A switch-hitter, Silva still has a ways to go with the bat, particularly from the right side. He has an uppercut in his swing. He has solid center-field skills and instincts to go with an above-average arm.
||CARLOS GOMEZ, of, Mets
Age: 18 Ht: 6-4 Wt: 190 B-T: R-R Drafted/Signed: Mets FA '02 (Dominican Republic)
Gomez didn't tear up the GCL after being demoted from the Appy League, but his five-tool ability caught the eye of every Eastern Division manager.
"He's the total package," DeFreites said. "He reminds me of a young Raul Mondesi. He's got a great arm, power, solid outfield skills and can run. Everything. To me, he's the number one prospect in the league."
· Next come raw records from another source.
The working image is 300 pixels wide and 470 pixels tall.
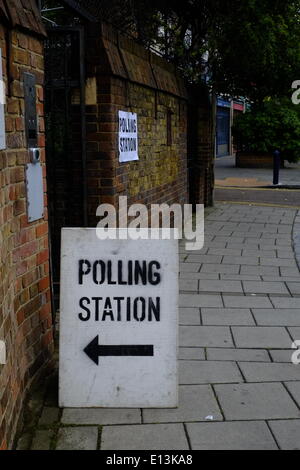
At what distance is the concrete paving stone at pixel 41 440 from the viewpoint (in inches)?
118

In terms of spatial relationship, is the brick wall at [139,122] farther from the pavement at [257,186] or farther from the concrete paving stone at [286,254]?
the pavement at [257,186]

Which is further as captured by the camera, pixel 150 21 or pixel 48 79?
pixel 150 21

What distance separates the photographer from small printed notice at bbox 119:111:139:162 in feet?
19.5

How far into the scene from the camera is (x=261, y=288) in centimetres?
609

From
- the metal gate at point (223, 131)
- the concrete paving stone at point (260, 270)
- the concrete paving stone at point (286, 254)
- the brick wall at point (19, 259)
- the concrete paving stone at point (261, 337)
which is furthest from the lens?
the metal gate at point (223, 131)

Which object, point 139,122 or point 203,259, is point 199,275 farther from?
point 139,122

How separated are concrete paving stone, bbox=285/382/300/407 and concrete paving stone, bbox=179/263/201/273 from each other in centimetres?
307

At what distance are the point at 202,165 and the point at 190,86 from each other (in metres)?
1.93

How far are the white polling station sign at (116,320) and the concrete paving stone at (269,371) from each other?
727mm

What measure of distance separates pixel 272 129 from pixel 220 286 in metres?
18.5

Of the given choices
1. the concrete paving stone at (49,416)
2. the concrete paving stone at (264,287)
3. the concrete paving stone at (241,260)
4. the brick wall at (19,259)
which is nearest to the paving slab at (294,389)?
the concrete paving stone at (49,416)

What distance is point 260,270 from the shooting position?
6.89m

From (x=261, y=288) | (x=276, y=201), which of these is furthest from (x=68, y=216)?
(x=276, y=201)
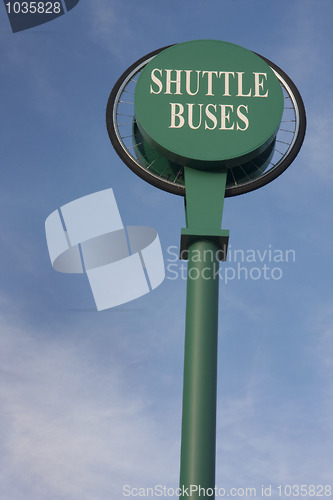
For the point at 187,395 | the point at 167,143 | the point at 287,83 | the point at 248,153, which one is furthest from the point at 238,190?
the point at 187,395

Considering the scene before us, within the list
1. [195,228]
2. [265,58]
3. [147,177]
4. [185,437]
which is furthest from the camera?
[265,58]

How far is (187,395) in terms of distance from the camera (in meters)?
13.7

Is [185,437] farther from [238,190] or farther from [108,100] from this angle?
[108,100]

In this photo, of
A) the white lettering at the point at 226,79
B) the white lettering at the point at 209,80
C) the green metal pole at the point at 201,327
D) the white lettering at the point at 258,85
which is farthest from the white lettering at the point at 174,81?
the green metal pole at the point at 201,327

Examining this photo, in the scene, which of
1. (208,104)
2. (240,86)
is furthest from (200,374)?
(240,86)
Gomez' power is the least advanced of all his tools but should improve as he learns the strike zone and fills out his 6-foot-2, 178-pound frame. More selectivity would help as well, because he drew just two walks in 74 plate appearances.
||WILLY MOTA, of, Red Sox
Age: 18 Ht: 6-1 Wt: 160 B-T: R-R Drafted/Signed: Red Sox FA '02 (Dominican Republic)
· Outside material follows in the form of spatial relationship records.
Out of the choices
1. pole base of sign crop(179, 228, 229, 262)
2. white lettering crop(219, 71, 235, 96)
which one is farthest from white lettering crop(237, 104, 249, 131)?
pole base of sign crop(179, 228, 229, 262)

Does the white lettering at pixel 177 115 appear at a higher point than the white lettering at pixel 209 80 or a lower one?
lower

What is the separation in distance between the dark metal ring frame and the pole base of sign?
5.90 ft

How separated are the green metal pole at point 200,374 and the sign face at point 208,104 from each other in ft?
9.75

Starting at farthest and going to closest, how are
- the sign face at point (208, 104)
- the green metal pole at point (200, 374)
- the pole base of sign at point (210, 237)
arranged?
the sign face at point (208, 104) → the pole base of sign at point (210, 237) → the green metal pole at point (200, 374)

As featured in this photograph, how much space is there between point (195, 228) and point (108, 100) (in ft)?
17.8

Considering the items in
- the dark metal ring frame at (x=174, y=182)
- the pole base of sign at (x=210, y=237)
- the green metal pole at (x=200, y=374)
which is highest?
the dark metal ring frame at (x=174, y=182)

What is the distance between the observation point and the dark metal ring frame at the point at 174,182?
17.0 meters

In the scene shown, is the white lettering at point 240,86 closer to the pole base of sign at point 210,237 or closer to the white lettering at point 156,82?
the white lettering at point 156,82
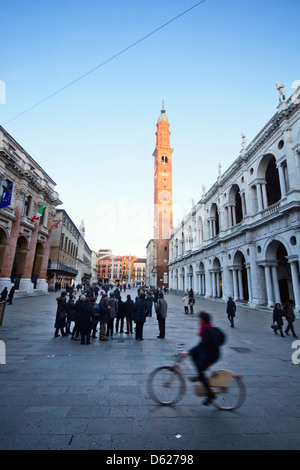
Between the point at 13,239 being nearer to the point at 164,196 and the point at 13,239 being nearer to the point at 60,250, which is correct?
the point at 60,250

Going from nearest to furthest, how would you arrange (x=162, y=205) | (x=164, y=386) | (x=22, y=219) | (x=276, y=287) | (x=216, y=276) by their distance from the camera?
(x=164, y=386), (x=276, y=287), (x=22, y=219), (x=216, y=276), (x=162, y=205)

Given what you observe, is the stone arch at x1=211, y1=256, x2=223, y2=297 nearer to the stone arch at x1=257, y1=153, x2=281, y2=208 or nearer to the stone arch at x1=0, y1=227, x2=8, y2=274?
the stone arch at x1=257, y1=153, x2=281, y2=208

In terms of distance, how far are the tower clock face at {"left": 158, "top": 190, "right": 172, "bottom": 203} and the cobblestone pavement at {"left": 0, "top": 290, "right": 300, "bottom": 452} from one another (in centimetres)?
6041

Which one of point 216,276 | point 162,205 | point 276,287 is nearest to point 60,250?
point 216,276

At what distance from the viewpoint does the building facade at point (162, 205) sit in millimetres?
63281

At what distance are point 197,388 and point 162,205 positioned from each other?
63.1 meters

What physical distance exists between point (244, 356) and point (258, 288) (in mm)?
15123

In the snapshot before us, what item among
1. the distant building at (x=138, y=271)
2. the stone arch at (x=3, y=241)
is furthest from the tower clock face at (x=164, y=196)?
the distant building at (x=138, y=271)

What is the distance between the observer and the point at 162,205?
66.1 metres

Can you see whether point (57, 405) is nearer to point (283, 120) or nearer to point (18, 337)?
point (18, 337)

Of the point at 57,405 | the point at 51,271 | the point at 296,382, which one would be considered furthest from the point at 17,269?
the point at 296,382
Mota hit .237 with a .292 slugging percentage in the Dominican Summer League a year ago before improving his ability to hit and hit for power in 2004. He was still inconsistent at the plate and struggled to figure out the strike zone and recognize breaking pitches.
He should add power as he fills out his 6-foot-1, 165-pound frame. And there's little question about Mota's ability to play center field.
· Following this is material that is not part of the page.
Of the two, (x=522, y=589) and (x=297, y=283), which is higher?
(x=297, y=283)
"He's an excellent defender," Treuel said. "He's got great range in center field and an outstanding arm."
||SCOTT MITCHINSON, rhp, Phillies
Age: 19 Ht: 6-2 Wt: 195 B-T: R-R Drafted/Signed: Phillies FA '03 (Austrailia)
Mitchinson tied for the league lead with seven wins, while his 1.75 ERA ranked second. The 19-year-old Australian's most eye-popping number was his 60-1 strikeout-walk ratio.
"He's got command of everything," Tigers manager Kevin Bradshaw said. "He stays low in the zone and consistently works ahead in the count."
Signed by the Phillies in March 2003, Mitchinson spent last year in Major League Baseball's Australian summer program. He threw only 84 mph when he arrived for spring training this year but got a lot stronger and added 6 mph to his fastball, with the potential for a bit more. He also has a nasty hammer curve.